Fielded continuously since 1948, the American National Election Studies are designed to present data on Americans’ social backgrounds, enduring political predispositions, social and political values, perceptions and evaluations of groups and candidates, opinions on questions of public policy, and participation in political life. During presidential election years, respondents are interviewed during the two months preceding the November election and then re-interviewed during the two months following the election. Hanley made the effort to reevaluate the measures of sexism used in previous research based on ANES data in order to improve the scale he used to quantify respondents’ sexism. He found that the decision on the part of previous researchers to include certain measures of sexism without taking into account others available in the data “may have led them to miscalculate the overall impact of sexist orientation on the voting behavior of Americans in recent elections.”

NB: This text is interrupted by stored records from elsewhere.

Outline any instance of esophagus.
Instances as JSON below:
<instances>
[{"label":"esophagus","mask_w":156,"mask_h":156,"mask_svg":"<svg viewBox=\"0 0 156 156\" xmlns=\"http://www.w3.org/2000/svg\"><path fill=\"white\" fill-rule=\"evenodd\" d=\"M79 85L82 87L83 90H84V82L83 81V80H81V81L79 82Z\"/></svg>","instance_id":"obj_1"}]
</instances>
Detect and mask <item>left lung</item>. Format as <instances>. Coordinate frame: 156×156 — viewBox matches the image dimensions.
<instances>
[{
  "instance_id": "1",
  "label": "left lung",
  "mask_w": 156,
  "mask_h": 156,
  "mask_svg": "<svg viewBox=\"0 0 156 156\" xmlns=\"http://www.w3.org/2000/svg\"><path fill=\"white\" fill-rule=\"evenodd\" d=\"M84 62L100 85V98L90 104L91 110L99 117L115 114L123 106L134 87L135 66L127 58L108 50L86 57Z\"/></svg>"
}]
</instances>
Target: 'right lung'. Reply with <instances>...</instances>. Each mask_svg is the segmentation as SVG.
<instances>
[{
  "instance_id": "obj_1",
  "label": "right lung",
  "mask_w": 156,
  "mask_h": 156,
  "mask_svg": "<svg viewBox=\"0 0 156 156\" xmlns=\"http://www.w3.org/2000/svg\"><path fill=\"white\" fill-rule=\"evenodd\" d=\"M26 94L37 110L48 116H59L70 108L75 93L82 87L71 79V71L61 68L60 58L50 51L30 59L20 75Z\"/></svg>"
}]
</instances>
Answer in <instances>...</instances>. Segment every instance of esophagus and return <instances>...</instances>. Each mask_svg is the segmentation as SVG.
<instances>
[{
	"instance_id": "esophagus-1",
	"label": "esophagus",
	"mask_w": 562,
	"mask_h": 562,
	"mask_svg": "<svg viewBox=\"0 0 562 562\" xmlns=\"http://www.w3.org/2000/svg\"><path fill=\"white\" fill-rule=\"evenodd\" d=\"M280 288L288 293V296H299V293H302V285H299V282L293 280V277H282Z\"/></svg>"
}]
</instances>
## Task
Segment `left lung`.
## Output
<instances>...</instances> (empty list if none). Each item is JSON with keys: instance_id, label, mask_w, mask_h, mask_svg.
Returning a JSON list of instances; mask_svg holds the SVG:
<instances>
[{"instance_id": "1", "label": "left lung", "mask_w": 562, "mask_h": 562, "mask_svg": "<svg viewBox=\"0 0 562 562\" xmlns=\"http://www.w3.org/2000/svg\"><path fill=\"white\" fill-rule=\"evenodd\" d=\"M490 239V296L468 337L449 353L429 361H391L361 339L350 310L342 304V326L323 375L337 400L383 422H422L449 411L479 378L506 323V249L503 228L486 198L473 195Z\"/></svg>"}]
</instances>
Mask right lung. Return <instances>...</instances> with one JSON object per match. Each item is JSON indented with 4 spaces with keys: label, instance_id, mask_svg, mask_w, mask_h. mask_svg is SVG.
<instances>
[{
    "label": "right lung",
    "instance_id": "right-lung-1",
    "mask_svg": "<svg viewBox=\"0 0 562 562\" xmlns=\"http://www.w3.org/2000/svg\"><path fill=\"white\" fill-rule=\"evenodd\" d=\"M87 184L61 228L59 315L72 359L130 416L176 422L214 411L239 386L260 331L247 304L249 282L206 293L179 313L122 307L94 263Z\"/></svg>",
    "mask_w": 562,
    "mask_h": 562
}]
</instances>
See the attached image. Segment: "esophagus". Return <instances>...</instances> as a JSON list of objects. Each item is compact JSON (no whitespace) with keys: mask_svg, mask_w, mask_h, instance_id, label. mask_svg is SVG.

He then conducted regression analyses to calculate the impact of sexism on presidential vote choice by year, by race, by gender, and by education. He found that in 2012, the gap separating voters who scored low on the sexism scale and those who scored high was 12.7 percentage points. But by 2016, this gap more than doubled in size. Hanley found that this widened sexism gap “resulted more from the flight of nonsexist voters away from Trump than from the attraction of sexist ones.” He also found that the effect of sexism was static for non-white voters, and the 2016 election activated sexism mainly among white voters. As for gender, the 2016 election “mobilized sexist whites to vote for Trump and nonsexist whites to vote against him, regardless of gender.” But the impact of sexism on the presidential vote choices of whites in 2016 did vary significantly by educational level. According to Hanley, “This was due in large part to a very sharp decline in the level of support Trump received from college-educated whites in 2016 relative to the support Romney had enjoyed in 2012.” According to Hanley, “Many observers have argued that the mobilization of sexist voters over the course of the 2016 campaign helped carry Trump to victory.” But Hanley’s results indicate it cost him at least as many votes as he gained.